Gli armigeri sono molto affini agli esultanti, ma un gradino più in basso. Il loro nome indica una classe di guerrieri, che comunque non avrebbero monopolizzato i gradi principali dell’esercito; si potrebbero senz’altro paragonare ai samurai che servivano i daimyo nel Giappone feudale. Lomer, Nicarete, Racho e Valeria sono fra questi.

Gli ottimati sembrano essere dei mercanti più o meno facoltosi. Delle sette classi sono quelli che compaiono meno frequentemente nei manoscritti, anche se alcuni accenni indicano che Dorcas appartenesse in origine a questo gruppo.

Come in tutte le società, la comunalità costituisce il grosso della popolazione. Di solito soddisfatti della propria realtà, ignoranti perché la loro nazione è troppo povera per dare loro un’istruzione, si lamentano dell’arroganza degli esultanti e venerano l’Autarca che, in ultima analisi, costituisce la loro apoteosi. Jolenta, Hildegrin e gli abitanti di Saltus fanno parte di questa classe, alla pari di innumerevoli altri personaggi dei manoscritti.

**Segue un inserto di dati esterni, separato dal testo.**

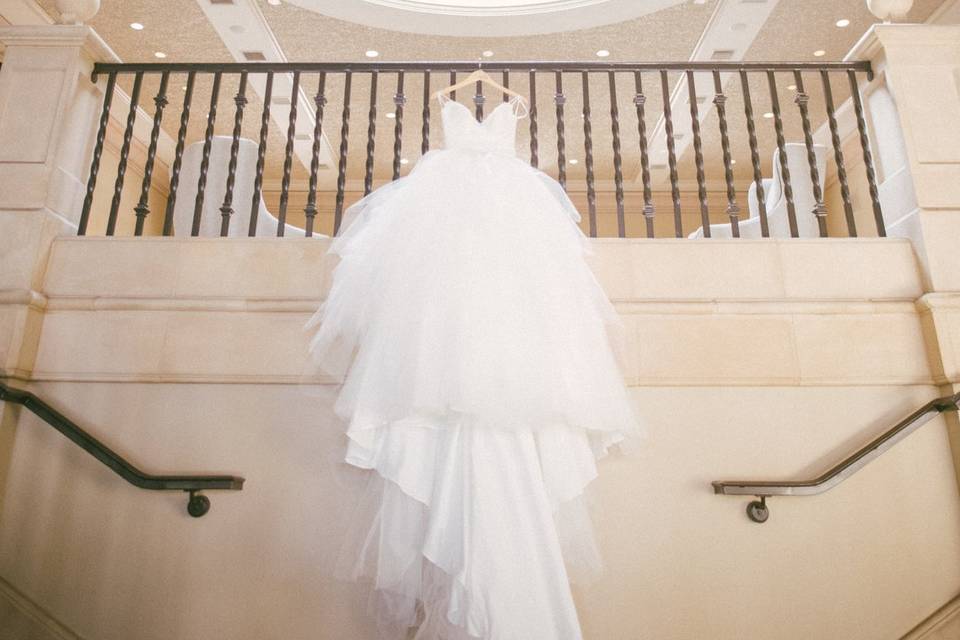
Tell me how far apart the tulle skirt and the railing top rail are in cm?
107

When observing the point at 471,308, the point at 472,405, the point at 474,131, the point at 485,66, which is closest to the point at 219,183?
the point at 485,66

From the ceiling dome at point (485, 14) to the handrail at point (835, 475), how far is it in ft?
15.6

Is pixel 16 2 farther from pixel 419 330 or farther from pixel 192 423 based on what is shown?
pixel 419 330

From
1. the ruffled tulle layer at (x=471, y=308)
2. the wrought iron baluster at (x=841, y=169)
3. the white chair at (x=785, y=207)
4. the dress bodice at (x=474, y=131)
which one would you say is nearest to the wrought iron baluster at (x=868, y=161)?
the wrought iron baluster at (x=841, y=169)

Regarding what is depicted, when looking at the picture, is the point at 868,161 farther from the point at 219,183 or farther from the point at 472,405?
the point at 219,183

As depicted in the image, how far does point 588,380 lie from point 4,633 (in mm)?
2135

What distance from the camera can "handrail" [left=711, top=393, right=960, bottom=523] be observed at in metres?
1.95

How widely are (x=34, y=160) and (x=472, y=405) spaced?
86.2 inches

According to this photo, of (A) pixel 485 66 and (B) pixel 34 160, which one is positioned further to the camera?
(A) pixel 485 66

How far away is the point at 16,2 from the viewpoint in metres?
5.12

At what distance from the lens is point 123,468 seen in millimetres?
1959

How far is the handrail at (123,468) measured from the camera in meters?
1.95

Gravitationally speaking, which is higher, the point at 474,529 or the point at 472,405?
the point at 472,405

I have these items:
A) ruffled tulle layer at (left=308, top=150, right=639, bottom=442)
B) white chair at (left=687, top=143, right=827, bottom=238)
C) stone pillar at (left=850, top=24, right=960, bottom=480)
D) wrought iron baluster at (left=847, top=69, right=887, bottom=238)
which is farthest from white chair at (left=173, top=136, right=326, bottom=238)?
stone pillar at (left=850, top=24, right=960, bottom=480)
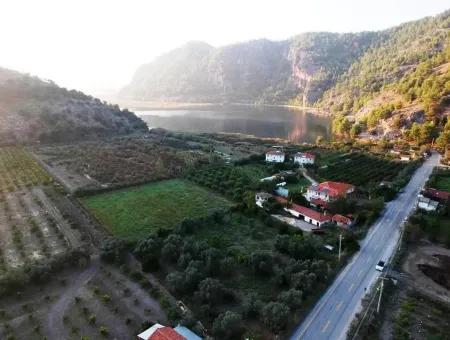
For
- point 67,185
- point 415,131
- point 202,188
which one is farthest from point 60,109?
point 415,131

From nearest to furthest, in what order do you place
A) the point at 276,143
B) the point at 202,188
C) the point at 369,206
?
the point at 369,206 → the point at 202,188 → the point at 276,143

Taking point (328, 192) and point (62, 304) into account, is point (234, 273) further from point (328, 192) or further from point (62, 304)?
point (328, 192)

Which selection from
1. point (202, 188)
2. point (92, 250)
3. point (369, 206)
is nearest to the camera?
point (92, 250)

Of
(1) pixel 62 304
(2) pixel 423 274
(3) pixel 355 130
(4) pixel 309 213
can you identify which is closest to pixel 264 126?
(3) pixel 355 130

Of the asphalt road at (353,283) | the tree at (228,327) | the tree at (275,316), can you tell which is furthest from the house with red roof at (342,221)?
the tree at (228,327)

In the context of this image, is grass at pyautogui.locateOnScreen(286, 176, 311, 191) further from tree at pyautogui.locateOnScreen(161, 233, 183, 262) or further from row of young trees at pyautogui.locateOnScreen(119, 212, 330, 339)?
tree at pyautogui.locateOnScreen(161, 233, 183, 262)

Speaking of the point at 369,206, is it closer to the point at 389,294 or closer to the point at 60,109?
the point at 389,294

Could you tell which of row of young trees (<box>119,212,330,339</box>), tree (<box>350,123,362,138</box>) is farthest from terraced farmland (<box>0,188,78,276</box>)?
tree (<box>350,123,362,138</box>)
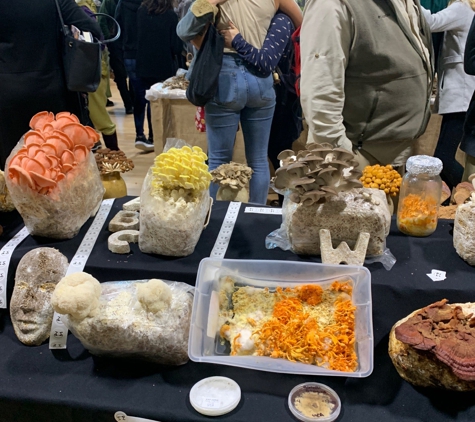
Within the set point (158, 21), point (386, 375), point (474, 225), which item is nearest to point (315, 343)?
point (386, 375)

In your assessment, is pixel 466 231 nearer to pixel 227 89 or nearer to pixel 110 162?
pixel 227 89

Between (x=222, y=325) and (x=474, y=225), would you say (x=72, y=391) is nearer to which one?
(x=222, y=325)

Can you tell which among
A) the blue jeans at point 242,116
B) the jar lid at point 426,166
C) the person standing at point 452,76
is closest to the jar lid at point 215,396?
the jar lid at point 426,166

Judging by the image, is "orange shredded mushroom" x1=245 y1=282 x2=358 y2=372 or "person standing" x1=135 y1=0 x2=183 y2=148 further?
"person standing" x1=135 y1=0 x2=183 y2=148

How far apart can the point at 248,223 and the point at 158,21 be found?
7.61 ft

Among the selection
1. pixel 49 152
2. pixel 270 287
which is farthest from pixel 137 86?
pixel 270 287

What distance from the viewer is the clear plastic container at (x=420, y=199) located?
1.28m

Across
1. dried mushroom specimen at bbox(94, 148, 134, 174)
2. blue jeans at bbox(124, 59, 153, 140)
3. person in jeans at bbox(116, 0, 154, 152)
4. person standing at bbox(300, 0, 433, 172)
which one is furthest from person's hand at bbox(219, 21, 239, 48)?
blue jeans at bbox(124, 59, 153, 140)

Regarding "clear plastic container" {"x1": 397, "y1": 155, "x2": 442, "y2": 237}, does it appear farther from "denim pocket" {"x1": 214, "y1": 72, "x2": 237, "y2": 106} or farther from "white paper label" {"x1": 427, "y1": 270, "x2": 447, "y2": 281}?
"denim pocket" {"x1": 214, "y1": 72, "x2": 237, "y2": 106}

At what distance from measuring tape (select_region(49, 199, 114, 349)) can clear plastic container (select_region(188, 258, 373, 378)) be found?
0.36m

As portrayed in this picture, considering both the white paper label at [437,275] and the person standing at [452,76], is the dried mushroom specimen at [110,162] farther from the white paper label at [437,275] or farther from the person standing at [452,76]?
the person standing at [452,76]

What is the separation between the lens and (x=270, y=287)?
1168mm

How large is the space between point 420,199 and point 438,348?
522 mm

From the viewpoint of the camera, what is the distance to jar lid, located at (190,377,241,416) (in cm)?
95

L’Autarca, che sembra diffidare degli esultanti certamente per ottimi motivi, è circondato dai servitori del trono. Sono i suoi ammiratori e consiglieri nella vita militare e civile. Pare provengano dalla comunalità, ed è da sottolineare l’importanza da essi attribuita all’educazione ricevuta. (Per contro, si veda il disprezzo mostrato da Thecla al riguardo.) Lo stesso Severian e gli altri abitanti della Cittadella, a eccezione di Ultan, si può dire che appartengano a questo gruppo.

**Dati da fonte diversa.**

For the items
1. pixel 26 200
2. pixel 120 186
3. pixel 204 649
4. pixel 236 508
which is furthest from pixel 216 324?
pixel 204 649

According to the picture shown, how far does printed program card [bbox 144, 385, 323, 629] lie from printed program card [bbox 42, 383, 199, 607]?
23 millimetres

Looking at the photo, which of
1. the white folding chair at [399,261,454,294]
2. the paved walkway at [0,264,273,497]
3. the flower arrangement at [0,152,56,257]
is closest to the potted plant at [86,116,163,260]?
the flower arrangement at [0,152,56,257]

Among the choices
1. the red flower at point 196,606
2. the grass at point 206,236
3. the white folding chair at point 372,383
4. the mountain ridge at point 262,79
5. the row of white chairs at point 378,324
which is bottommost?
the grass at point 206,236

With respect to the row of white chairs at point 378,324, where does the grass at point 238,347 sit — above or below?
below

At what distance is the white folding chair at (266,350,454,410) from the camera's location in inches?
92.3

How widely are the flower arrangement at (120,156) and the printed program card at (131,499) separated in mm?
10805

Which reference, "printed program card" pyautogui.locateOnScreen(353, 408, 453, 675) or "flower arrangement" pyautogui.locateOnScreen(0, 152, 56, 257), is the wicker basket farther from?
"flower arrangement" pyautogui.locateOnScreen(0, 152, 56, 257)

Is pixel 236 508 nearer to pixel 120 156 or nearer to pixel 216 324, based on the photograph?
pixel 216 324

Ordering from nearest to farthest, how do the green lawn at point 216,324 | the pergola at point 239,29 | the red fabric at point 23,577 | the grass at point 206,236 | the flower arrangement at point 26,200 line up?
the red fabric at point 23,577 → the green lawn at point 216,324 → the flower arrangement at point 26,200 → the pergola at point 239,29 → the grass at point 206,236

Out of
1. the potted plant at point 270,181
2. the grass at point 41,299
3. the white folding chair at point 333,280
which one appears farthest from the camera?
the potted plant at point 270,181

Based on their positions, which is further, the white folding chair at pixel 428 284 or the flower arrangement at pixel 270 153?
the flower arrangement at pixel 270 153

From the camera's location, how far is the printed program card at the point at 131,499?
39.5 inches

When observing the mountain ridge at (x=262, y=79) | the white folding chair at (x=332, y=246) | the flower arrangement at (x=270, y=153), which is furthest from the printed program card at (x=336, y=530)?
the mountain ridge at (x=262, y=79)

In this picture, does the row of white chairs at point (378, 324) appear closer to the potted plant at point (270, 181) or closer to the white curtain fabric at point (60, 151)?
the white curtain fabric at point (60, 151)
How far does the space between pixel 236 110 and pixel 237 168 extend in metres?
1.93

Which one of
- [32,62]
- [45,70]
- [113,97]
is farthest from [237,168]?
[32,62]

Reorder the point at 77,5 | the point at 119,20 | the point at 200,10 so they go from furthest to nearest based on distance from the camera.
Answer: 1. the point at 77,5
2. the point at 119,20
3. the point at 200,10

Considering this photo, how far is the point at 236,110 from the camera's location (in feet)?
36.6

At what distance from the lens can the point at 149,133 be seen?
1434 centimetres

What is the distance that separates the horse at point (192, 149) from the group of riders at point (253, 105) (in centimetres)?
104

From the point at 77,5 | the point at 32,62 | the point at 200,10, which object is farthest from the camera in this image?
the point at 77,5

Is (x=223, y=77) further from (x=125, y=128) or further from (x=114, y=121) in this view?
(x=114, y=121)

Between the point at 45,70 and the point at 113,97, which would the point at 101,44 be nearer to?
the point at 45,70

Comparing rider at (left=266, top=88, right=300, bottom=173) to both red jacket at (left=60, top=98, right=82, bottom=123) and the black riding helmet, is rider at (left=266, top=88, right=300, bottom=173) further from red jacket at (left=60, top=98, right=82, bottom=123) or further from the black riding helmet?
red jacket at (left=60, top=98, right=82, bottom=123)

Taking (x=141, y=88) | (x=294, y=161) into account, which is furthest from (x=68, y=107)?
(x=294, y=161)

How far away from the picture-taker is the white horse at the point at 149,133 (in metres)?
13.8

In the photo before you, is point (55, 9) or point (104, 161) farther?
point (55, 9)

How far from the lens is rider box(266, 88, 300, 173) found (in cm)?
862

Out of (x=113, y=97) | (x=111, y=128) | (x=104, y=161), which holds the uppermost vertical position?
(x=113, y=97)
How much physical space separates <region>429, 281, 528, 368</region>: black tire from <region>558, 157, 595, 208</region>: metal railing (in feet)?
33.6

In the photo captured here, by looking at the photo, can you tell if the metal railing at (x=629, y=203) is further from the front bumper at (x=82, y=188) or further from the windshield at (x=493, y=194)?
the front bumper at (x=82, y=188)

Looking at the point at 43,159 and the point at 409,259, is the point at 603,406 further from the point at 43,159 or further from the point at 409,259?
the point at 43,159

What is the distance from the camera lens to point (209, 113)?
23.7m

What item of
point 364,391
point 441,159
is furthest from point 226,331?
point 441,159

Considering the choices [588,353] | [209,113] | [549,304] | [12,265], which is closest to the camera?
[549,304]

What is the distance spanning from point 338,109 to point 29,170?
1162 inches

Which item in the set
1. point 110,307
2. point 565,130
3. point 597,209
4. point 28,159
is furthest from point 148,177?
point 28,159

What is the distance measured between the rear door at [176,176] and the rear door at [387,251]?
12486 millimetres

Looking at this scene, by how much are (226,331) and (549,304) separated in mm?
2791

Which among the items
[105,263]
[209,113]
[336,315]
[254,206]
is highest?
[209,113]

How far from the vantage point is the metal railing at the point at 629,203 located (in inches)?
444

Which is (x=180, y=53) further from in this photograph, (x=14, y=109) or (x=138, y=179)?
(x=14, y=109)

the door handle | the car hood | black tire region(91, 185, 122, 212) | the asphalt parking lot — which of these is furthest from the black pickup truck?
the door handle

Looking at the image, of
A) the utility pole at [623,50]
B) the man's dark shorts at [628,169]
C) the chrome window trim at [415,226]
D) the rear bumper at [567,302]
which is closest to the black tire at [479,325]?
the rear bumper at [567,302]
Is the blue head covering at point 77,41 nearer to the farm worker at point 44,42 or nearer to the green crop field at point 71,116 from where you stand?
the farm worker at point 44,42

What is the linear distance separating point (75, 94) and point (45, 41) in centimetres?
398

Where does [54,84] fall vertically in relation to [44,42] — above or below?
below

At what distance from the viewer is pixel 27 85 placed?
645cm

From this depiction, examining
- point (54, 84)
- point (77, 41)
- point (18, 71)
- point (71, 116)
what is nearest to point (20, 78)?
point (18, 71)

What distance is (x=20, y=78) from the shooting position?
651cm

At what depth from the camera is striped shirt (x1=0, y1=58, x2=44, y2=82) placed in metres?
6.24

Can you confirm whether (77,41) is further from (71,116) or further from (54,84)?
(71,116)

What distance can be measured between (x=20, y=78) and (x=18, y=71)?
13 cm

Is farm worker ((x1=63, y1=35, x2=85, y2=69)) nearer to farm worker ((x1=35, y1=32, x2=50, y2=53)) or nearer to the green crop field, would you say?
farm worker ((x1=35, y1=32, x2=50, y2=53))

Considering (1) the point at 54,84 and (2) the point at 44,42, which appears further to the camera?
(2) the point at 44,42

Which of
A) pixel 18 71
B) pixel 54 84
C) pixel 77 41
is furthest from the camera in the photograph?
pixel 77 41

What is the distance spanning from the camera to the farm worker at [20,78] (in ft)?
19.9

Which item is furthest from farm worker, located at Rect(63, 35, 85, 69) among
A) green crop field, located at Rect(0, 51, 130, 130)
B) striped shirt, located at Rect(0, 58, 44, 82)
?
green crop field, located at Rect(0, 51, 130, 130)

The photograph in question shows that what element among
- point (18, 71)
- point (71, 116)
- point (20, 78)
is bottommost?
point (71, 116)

I religiosi sono enigmatici quanto il dio che venerano, un dio fondamentalmente solare ma non apollineo. (Dal momento che al Conciliatore è attribuito un Artiglio, è facile fare un’associazione fra l’aquila di Giove e il sole, ma forse è fin troppo banale.) Come il clero della nostra chiesa cattolica, i religiosi si dividono in vari ordini, ma non sembrano sottoposti a un’autorità suprema. Talvolta rammentano l’induismo, nonostante il loro evidente monoteismo.

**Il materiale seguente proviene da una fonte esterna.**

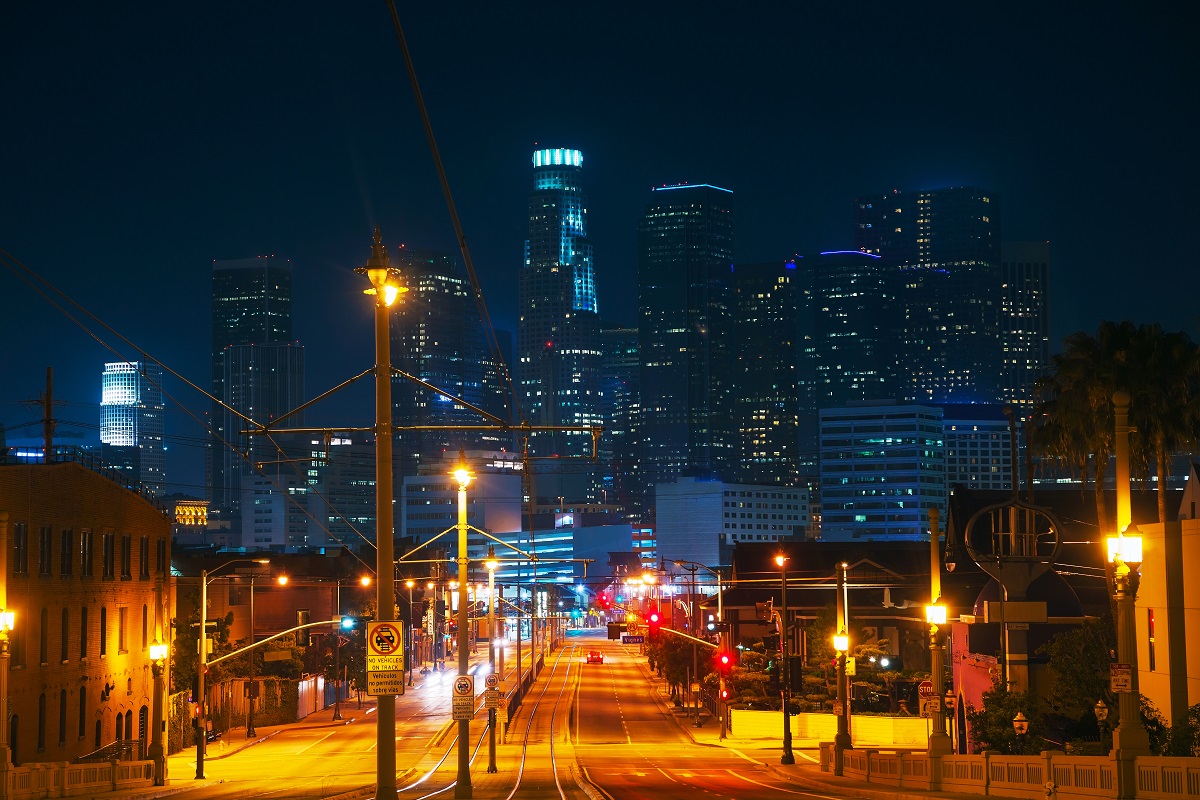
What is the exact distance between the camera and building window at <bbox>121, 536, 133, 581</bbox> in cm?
5841

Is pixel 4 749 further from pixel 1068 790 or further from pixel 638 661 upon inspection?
pixel 638 661

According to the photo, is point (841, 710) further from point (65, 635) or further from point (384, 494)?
point (384, 494)

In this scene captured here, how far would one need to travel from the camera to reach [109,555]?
5653cm

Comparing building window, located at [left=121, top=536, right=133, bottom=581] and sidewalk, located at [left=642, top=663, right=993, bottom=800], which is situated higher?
building window, located at [left=121, top=536, right=133, bottom=581]

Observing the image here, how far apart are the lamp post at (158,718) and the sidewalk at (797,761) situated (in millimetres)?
22479

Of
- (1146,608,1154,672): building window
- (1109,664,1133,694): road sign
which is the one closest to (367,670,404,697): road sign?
(1109,664,1133,694): road sign

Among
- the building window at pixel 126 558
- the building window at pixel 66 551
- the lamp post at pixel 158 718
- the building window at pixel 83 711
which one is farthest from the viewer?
the building window at pixel 126 558

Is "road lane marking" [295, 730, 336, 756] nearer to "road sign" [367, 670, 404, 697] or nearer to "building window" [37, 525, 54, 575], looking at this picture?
"building window" [37, 525, 54, 575]

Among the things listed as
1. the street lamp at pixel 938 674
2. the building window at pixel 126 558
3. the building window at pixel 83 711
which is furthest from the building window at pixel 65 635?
the street lamp at pixel 938 674

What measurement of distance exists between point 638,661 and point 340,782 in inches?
4457

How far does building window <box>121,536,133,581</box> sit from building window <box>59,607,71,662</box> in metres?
6.81

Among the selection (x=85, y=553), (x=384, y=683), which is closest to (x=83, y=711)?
(x=85, y=553)

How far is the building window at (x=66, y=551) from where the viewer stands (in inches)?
1999

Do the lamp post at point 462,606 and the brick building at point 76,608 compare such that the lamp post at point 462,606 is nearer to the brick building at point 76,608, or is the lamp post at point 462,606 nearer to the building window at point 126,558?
the brick building at point 76,608
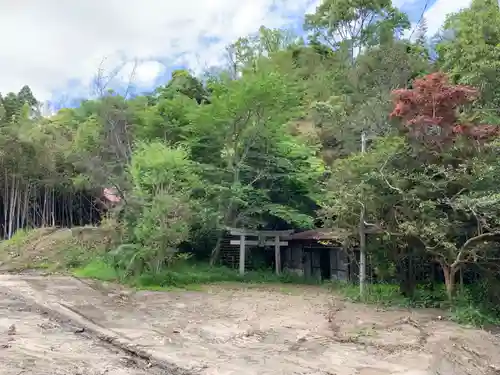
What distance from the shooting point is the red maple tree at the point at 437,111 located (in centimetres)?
1018

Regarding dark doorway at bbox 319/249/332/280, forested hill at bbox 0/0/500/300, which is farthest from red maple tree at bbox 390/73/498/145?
dark doorway at bbox 319/249/332/280

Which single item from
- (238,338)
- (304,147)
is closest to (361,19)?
(304,147)

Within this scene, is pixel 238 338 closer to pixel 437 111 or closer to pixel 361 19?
Answer: pixel 437 111

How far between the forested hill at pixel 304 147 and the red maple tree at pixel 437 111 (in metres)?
0.03

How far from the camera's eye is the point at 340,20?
88.8ft

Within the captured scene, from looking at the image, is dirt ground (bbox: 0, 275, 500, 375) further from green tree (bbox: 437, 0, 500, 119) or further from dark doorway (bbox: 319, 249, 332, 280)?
green tree (bbox: 437, 0, 500, 119)

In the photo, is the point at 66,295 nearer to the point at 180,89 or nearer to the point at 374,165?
the point at 374,165

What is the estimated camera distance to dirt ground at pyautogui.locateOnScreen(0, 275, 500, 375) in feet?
21.9

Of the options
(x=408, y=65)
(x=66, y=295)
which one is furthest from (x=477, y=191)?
(x=408, y=65)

Le Pellegrine, che nei manoscritti ricoprono un ruolo più importante di qualsiasi altra comunità sacra, sono evidentemente un ordine di sacerdotesse accompagnate da servitori maschi armati, come è naturale per un gruppo nomade come il loro, in quel tempo e in quei luoghi.

Infine, i cacogeni costituiscono, in un modo che riusciamo a malapena a intuire, l’elemento estraneo che, proprio per la sua caratteristica aliena, è più universale ed esiste in quasi tutte le società che conosciamo. Il nome che li designa fa pensare che fossero temuti o per lo meno detestati alla comunalità. La loro presenza alla festa dell’Autarca rivela che sono accettati a corte (probabilmente per necessità). Per quanto la popolazione ai tempi di Severian li consideri un gruppo omogeneo, è probabile che siano in realtà molto differenti fra di loro. Nei manoscritti, la Cumana e Padre Inire sono rappresentanti di questo elemento.